Maynard Institute Co-Executive Director Evelyn Hsu says lack of training opportunities in newsrooms is also a factor in attrition rates, citing a 1993 report by the National Association of Black Journalists. One of the reasons for attrition, the study found, was the perceived lack of opportunities to position oneself for promotion. “Maybe 10 or 15 years ago training was much more robust,” Hsu says. “As the traditional news organizations shrank, I think all of that fell by the wayside and they had to focus basically on [making] payroll.”
The program’s focus on management also comes from the realization that newsrooms still don’t have many older staff for young journalists of color to look up to and be mentored by. “The culture of the organizations themselves were not necessarily hospitable to diverse folks,” says Reynolds.

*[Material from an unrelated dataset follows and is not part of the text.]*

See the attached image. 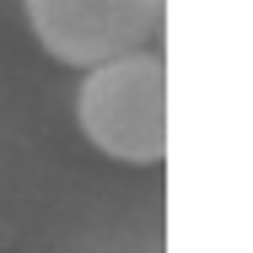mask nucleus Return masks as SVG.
<instances>
[{"label": "nucleus", "mask_w": 253, "mask_h": 253, "mask_svg": "<svg viewBox=\"0 0 253 253\" xmlns=\"http://www.w3.org/2000/svg\"><path fill=\"white\" fill-rule=\"evenodd\" d=\"M76 124L102 156L156 167L167 156V59L135 49L92 65L76 86Z\"/></svg>", "instance_id": "obj_1"}, {"label": "nucleus", "mask_w": 253, "mask_h": 253, "mask_svg": "<svg viewBox=\"0 0 253 253\" xmlns=\"http://www.w3.org/2000/svg\"><path fill=\"white\" fill-rule=\"evenodd\" d=\"M22 11L43 54L76 70L146 49L162 22V0H22Z\"/></svg>", "instance_id": "obj_2"}]
</instances>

The Maynard Institute says its research revealed that new media organizations also have problems with diversity. “Those in the digital space were making a similar mistake as their predecessors, and didn’t necessarily think that there needed to be the internal structures in place that legacy organizations did, in some cases, put into place to bring people in,” says Reynolds, noting the executive teams of some new media organizations were statistically even whiter and more male than their legacy counterparts. “It wasn’t better. The lessons had not been learned.”

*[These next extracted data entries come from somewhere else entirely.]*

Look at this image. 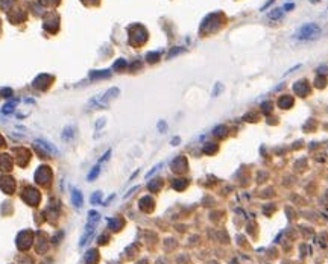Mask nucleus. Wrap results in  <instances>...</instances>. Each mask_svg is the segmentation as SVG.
<instances>
[{
	"instance_id": "nucleus-1",
	"label": "nucleus",
	"mask_w": 328,
	"mask_h": 264,
	"mask_svg": "<svg viewBox=\"0 0 328 264\" xmlns=\"http://www.w3.org/2000/svg\"><path fill=\"white\" fill-rule=\"evenodd\" d=\"M321 35V28L314 23H305L296 31L295 38L299 41H308V40H314Z\"/></svg>"
},
{
	"instance_id": "nucleus-2",
	"label": "nucleus",
	"mask_w": 328,
	"mask_h": 264,
	"mask_svg": "<svg viewBox=\"0 0 328 264\" xmlns=\"http://www.w3.org/2000/svg\"><path fill=\"white\" fill-rule=\"evenodd\" d=\"M97 222H99V214L94 213V211H91V213H90V220H88V223L85 226V232L81 237V243H79L81 246H84L87 243V240L91 237V232H93V229H94V226H96Z\"/></svg>"
},
{
	"instance_id": "nucleus-3",
	"label": "nucleus",
	"mask_w": 328,
	"mask_h": 264,
	"mask_svg": "<svg viewBox=\"0 0 328 264\" xmlns=\"http://www.w3.org/2000/svg\"><path fill=\"white\" fill-rule=\"evenodd\" d=\"M72 199H73V204H75L76 208H79V207L82 205V196H81V193H79L78 190H75L72 193Z\"/></svg>"
},
{
	"instance_id": "nucleus-4",
	"label": "nucleus",
	"mask_w": 328,
	"mask_h": 264,
	"mask_svg": "<svg viewBox=\"0 0 328 264\" xmlns=\"http://www.w3.org/2000/svg\"><path fill=\"white\" fill-rule=\"evenodd\" d=\"M281 15H282V9L281 8H275V9H272L269 12V18L270 20H278V18H281Z\"/></svg>"
},
{
	"instance_id": "nucleus-5",
	"label": "nucleus",
	"mask_w": 328,
	"mask_h": 264,
	"mask_svg": "<svg viewBox=\"0 0 328 264\" xmlns=\"http://www.w3.org/2000/svg\"><path fill=\"white\" fill-rule=\"evenodd\" d=\"M97 173H99V164H97L96 167H93V170H91V173H90V175H88V179H90V181H91L93 178H96V176H97Z\"/></svg>"
},
{
	"instance_id": "nucleus-6",
	"label": "nucleus",
	"mask_w": 328,
	"mask_h": 264,
	"mask_svg": "<svg viewBox=\"0 0 328 264\" xmlns=\"http://www.w3.org/2000/svg\"><path fill=\"white\" fill-rule=\"evenodd\" d=\"M159 167H161V164H158V165H155V167H154V169H152V170H150V172H149L147 175H146V178H149V176H152V173H155V172H157V170L159 169Z\"/></svg>"
},
{
	"instance_id": "nucleus-7",
	"label": "nucleus",
	"mask_w": 328,
	"mask_h": 264,
	"mask_svg": "<svg viewBox=\"0 0 328 264\" xmlns=\"http://www.w3.org/2000/svg\"><path fill=\"white\" fill-rule=\"evenodd\" d=\"M293 6H295V5H292V3H290V5H286L284 8H282V9H286V11H287V9H293Z\"/></svg>"
},
{
	"instance_id": "nucleus-8",
	"label": "nucleus",
	"mask_w": 328,
	"mask_h": 264,
	"mask_svg": "<svg viewBox=\"0 0 328 264\" xmlns=\"http://www.w3.org/2000/svg\"><path fill=\"white\" fill-rule=\"evenodd\" d=\"M310 2H313V3H314V2H317V0H310Z\"/></svg>"
}]
</instances>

Alcazaren-Keeley says hiring journalists of color isn’t enough if newsrooms, both digital and legacy, continue to put them in boxes that diminish their perspectives, due to concerns about advocacy or bias. “Are they really being listened to?” she asks. “Is their voice really heard in that editorial process? Everything that the reporter brings—that context, that cultural sensibility, that life experience as a person of color coming in and looking at the issue in just a whole new way—is lost….Right now, so many programs out there are trying to really bridge that gap.”
If moral and financial imperatives haven’t moved managers and newsrooms to truly take diversity more seriously after 50 years, Reynolds says the conversation around trust and transparency should, citing findings and research from The Trust Project at the Markkula Center for Applied Ethics. “One of the key indicators [for trustworthy content online] was diverse voices and diverse perspectives,” he says. “It’s an exciting development because it enables us to actually make an argument that is unique and different, and it’s two words that journalists get: trust and credibility. If that’s what triggers folks to say, ‘Dang, this is important, we need to make a change so we can be viewed as trustworthy and credible,’ then I think that that’s a great opportunity.”

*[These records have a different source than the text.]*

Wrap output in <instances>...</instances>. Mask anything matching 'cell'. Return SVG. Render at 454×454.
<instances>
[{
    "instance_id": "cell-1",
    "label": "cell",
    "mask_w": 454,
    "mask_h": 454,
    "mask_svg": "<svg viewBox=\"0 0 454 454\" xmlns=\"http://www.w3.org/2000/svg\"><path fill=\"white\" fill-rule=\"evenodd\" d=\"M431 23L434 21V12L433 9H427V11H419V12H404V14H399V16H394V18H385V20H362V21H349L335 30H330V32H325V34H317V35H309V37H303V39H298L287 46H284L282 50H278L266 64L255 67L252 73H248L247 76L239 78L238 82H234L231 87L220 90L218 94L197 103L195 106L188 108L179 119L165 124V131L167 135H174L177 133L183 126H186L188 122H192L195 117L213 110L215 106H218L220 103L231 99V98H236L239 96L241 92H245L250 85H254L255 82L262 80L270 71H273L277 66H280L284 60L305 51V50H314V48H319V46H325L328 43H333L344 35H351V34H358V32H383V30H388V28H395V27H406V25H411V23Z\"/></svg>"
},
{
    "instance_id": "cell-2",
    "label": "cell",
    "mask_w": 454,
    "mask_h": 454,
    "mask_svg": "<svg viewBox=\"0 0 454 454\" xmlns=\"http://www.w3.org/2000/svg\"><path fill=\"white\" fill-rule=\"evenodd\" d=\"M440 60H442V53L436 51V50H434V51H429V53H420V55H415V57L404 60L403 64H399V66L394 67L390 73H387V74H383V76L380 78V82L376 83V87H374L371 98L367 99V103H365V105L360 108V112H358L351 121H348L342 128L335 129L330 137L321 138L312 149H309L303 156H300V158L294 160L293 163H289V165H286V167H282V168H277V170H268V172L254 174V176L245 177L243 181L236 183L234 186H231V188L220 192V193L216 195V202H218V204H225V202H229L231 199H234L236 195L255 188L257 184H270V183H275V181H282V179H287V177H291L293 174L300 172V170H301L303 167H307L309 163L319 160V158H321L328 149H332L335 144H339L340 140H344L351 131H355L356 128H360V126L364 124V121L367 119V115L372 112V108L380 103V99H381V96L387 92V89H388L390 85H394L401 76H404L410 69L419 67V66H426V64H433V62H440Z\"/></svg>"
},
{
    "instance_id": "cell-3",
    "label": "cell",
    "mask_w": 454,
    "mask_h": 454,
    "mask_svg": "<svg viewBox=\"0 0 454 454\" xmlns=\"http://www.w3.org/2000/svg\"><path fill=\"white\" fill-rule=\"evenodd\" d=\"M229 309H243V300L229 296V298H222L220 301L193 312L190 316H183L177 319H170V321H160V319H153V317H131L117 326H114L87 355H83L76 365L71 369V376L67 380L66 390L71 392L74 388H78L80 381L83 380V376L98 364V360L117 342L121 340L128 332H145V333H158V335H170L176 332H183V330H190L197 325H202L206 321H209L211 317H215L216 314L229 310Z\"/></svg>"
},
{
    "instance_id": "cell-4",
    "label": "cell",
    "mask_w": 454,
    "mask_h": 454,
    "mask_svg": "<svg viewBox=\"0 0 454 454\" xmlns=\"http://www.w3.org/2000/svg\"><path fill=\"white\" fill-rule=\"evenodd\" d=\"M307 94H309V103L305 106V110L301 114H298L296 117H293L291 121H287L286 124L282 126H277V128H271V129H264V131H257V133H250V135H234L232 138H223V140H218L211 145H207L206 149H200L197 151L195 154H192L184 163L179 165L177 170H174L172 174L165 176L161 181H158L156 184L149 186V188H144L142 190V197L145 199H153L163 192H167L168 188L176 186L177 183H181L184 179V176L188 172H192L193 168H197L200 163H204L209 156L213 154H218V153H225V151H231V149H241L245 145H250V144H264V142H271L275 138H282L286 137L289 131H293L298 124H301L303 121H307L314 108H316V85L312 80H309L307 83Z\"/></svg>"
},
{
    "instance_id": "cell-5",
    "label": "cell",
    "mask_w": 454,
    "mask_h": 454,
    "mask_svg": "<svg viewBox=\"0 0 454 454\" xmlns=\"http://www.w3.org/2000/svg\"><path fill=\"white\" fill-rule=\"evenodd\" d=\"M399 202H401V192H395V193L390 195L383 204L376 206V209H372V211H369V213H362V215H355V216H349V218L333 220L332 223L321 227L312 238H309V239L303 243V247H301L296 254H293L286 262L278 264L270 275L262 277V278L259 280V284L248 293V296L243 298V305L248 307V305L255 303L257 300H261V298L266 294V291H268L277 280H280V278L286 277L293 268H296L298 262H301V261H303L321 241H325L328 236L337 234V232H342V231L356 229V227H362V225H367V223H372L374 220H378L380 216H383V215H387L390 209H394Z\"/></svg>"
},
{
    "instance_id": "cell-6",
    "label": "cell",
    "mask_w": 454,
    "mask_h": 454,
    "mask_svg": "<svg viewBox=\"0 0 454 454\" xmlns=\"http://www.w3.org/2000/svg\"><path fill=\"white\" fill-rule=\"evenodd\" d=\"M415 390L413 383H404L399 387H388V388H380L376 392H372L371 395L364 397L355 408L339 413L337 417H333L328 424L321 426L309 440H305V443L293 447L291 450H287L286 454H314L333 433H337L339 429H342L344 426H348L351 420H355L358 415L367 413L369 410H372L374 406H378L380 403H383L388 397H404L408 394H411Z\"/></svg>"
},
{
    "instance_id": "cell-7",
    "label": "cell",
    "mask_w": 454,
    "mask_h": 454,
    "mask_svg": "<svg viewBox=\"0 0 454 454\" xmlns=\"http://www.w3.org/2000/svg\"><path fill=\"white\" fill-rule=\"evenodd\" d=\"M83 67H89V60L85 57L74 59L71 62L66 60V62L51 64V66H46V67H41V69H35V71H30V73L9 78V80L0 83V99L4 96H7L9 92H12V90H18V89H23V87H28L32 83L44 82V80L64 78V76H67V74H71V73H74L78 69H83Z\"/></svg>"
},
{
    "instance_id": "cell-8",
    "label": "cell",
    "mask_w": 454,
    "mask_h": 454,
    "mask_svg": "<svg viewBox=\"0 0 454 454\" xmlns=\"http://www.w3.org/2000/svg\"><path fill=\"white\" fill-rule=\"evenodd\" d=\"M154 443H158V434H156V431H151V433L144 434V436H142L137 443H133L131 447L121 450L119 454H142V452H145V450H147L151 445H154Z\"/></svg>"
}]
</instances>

Funding for The Maynard 200 fellowship comes from the Google News Lab, the New Venture Fund, the News Integrity Initiative and Craig Newmark Philanthropies (Craig Newmark is a CJR board member, and his craigslist Charitable Fund is a funder of CJR), as well as partnerships with USC Annenberg and the City University of New York.
The first cohort of 15 participants will undergo two weeks of training in Boulder, Colorado, and at USC Annenberg in Los Angeles, with all travel, housing, and expenses covered by funders. Applications are due by Tuesday, June 5, at 1pm PST.